Calor extremo y gasto en energía
Las altas temperaturas que registra Montería han puesto sobre la mesa un problema que combina salud pública y economía doméstica: el mayor uso de equipos de refrigeración está elevando el consumo de energía y, por ende, las facturas de los hogares.
El alcalde Hugo Kerguelén García explicó que la ciudad enfrenta condiciones térmicas que obligan a los habitantes a encender más aires acondicionados y ventiladores para mantener espacios con temperaturas tolerables. Esa mayor demanda eléctrica se traduce en un gasto adicional que muchas familias deben asumir en sus presupuestos mensuales.
“Es con el aire acondicionado, con los ventiladores y eso, por supuesto, aumenta los costos de energía… Esto no es un lujo, es una necesidad en nuestra ciudad”.
Consecuencias para la salud y el bolsillo
Según el mandatario local, la sensación térmica ha llegado a registrar hasta 50°, un nivel que genera efectos sobre el cuerpo humano como la deshidratación y obliga a las personas a buscar mecanismos para protegerse del calor. Esa necesidad de refrigeración implica un uso constante de equipos que incrementa el consumo eléctrico de las viviendas.
El impacto se concentra en hogares que ya enfrentan limitaciones económicas: el gasto en electricidad pasa a ser una partida relevante del presupuesto familiar en lugar de un gasto ocasional. Además, los efectos sobre la salud —golpes de calor, deshidratación, empeoramiento de enfermedades crónicas— aumentan la demanda de atención y medicamentos.
Petición por un análisis diferenciado
Frente a esa realidad, el alcalde planteó la conveniencia de un análisis diferencial del servicio eléctrico para ciudades como Montería y departamentos del Caribe. Su argumento es que las condiciones climáticas locales generan patrones de consumo distintos a los de otras regiones del país y que, por tanto, las políticas tarifarias y regulatorias deberían considerar esas diferencias.
- Mayor uso de refrigeración: aires acondicionados y ventiladores más frecuentes.
- Incremento del consumo eléctrico: facturas más altas para los hogares.

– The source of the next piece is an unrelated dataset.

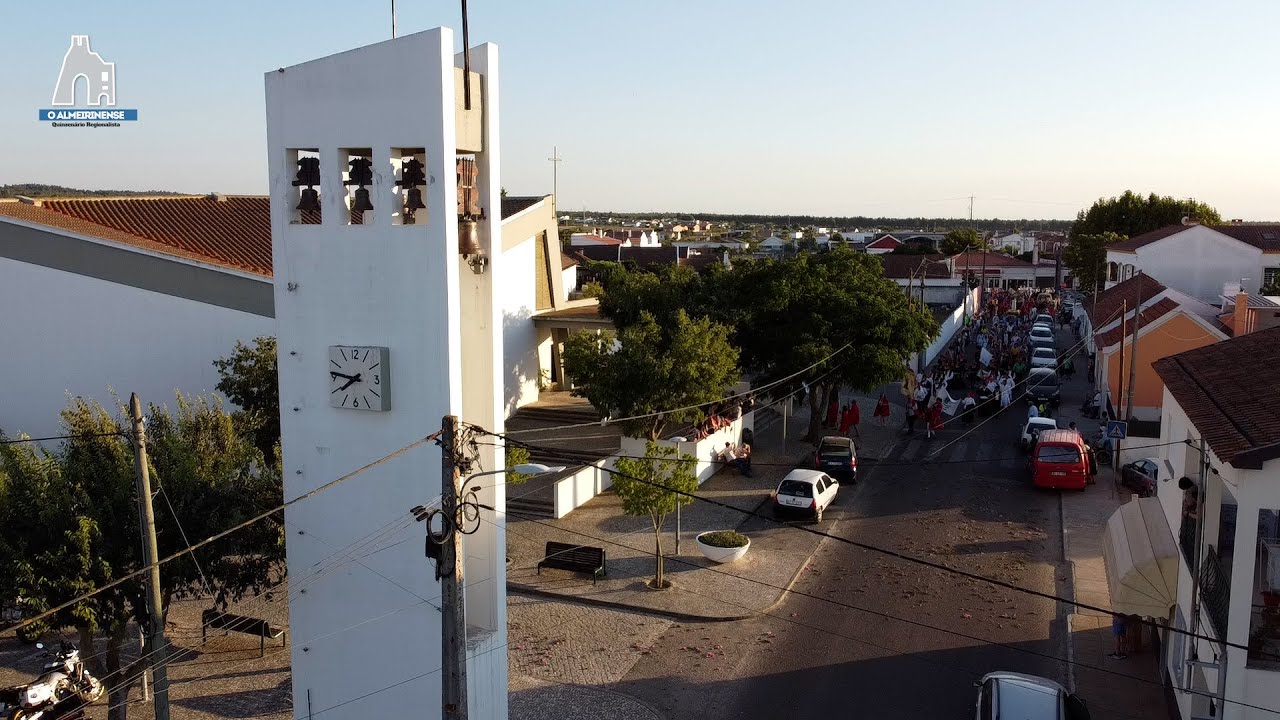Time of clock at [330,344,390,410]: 7:46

- Riesgos para la salud: deshidratación y enfermedades relacionadas al calor.
| Efecto | Consecuencia |
|---|---|
| Altas temperaturas (sensación térmica hasta 50°) | Aumento del uso de equipos de refrigeración |
| Mayor uso de refrigeración | Incremento en el consumo eléctrico y costo para las familias |
| Calor persistente | Mayores riesgos de deshidratación y afectaciones a la salud |
Implicaciones y pasos a seguir
La propuesta de un análisis diferencial implica, en la práctica, revisar cómo se diseñan tarifas, subsidios y programas de eficiencia energética teniendo en cuenta la realidad climática de Montería. También abre la discusión sobre medidas locales que reduzcan la vulnerabilidad: campañas de prevención de golpes de calor, incentivos para el uso eficiente de energía y programas de apoyo para los hogares más afectados.

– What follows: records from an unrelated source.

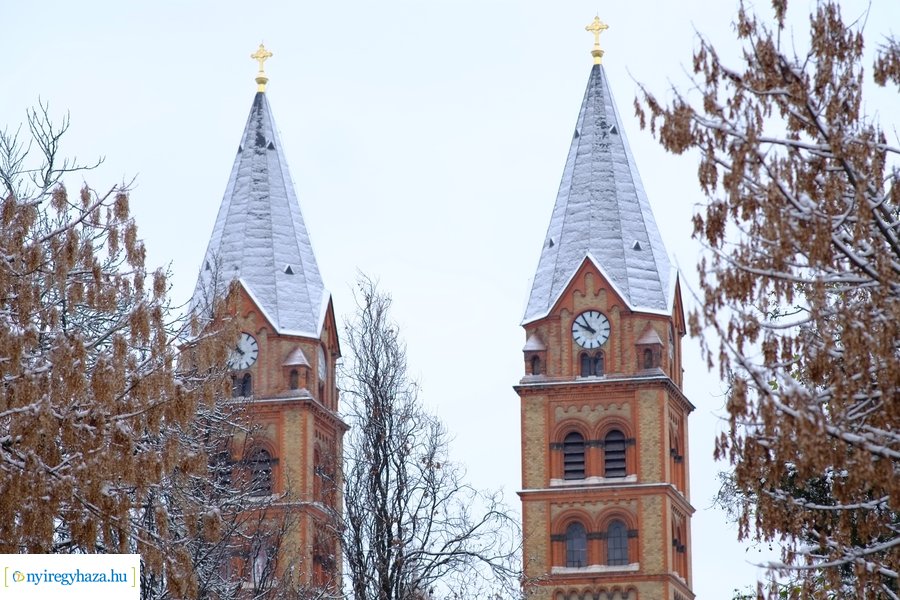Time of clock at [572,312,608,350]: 9:54
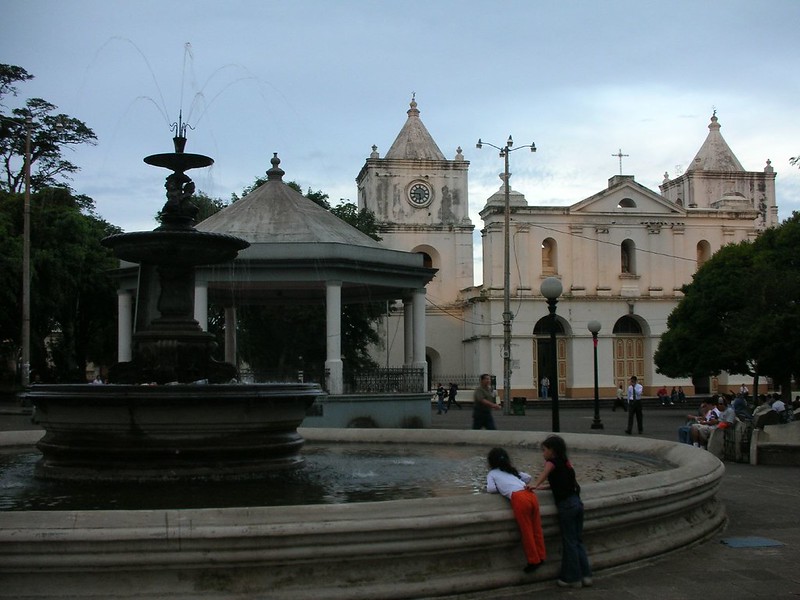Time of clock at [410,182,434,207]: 5:45
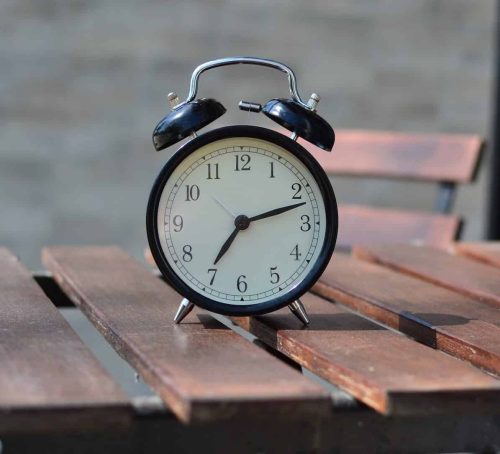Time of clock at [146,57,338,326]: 7:12
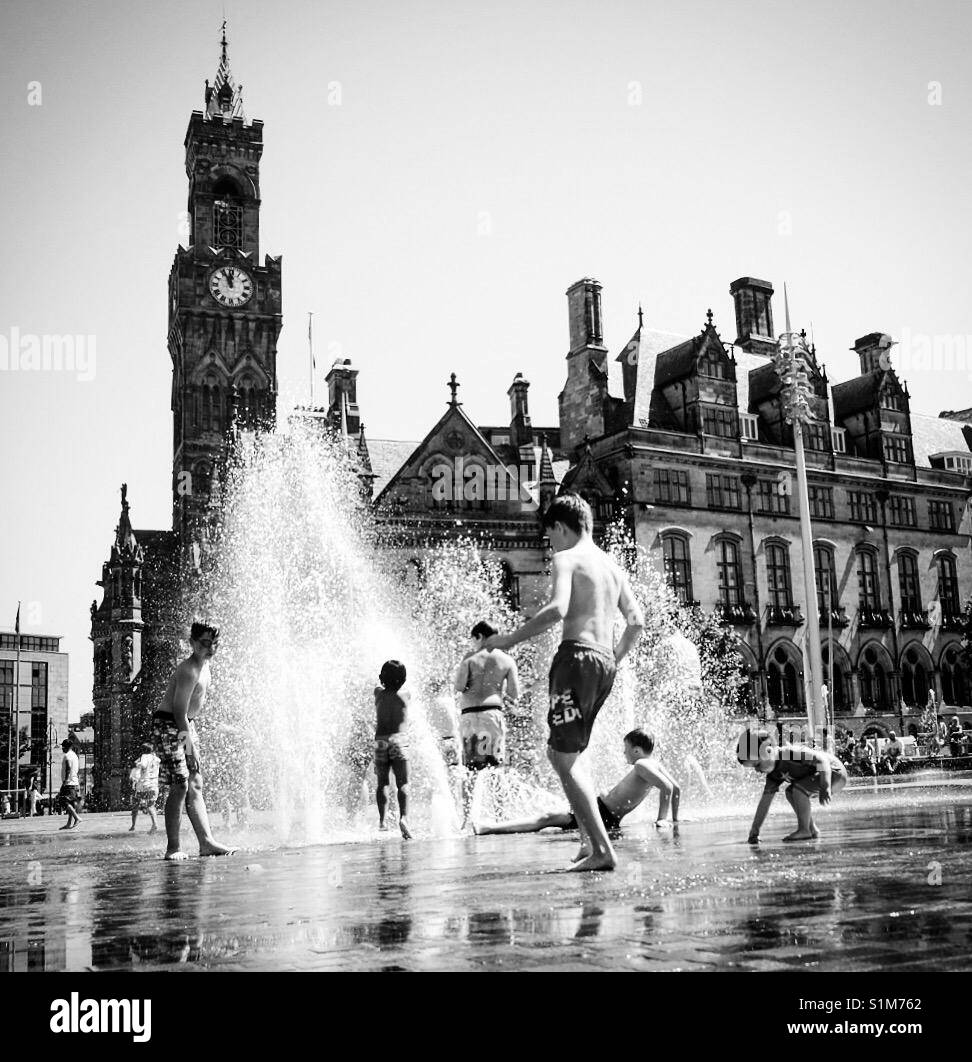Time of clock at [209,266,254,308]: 11:55
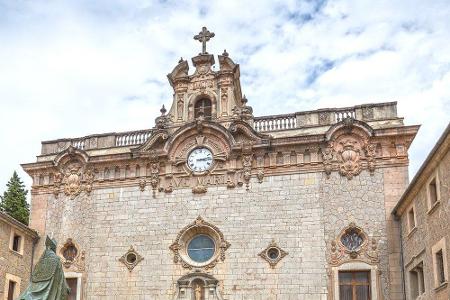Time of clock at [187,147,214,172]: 3:13
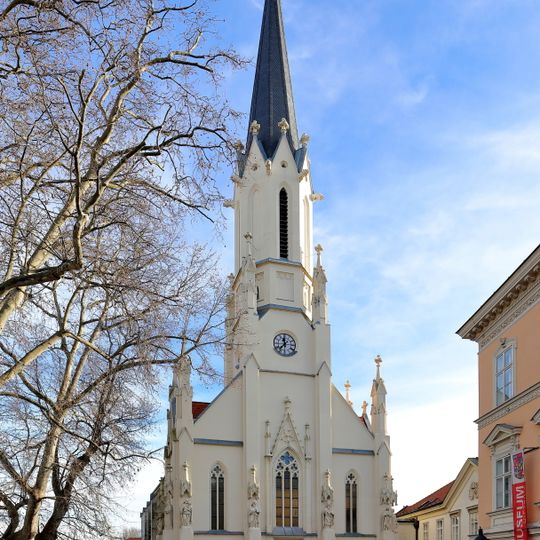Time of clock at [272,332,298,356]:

Hasta ahora, lo expuesto por la Alcaldía apunta a visibilizar el problema ante autoridades nacionales y reguladores del servicio eléctrico, sin que se hayan anunciado medidas concretas o cambios tarifarios. La combinación de estrés térmico y presión sobre el bolsillo coloca a los monterianos en la necesidad de medidas coordinadas entre el municipio, el departamento y las entidades del sector energético.
En un contexto donde el calor no es solo una incomodidad sino un factor que define decisiones de consumo y salud, la discusión sobre políticas diferenciadas y acciones locales adquiere urgencia para proteger a quienes más sufren las consecuencias.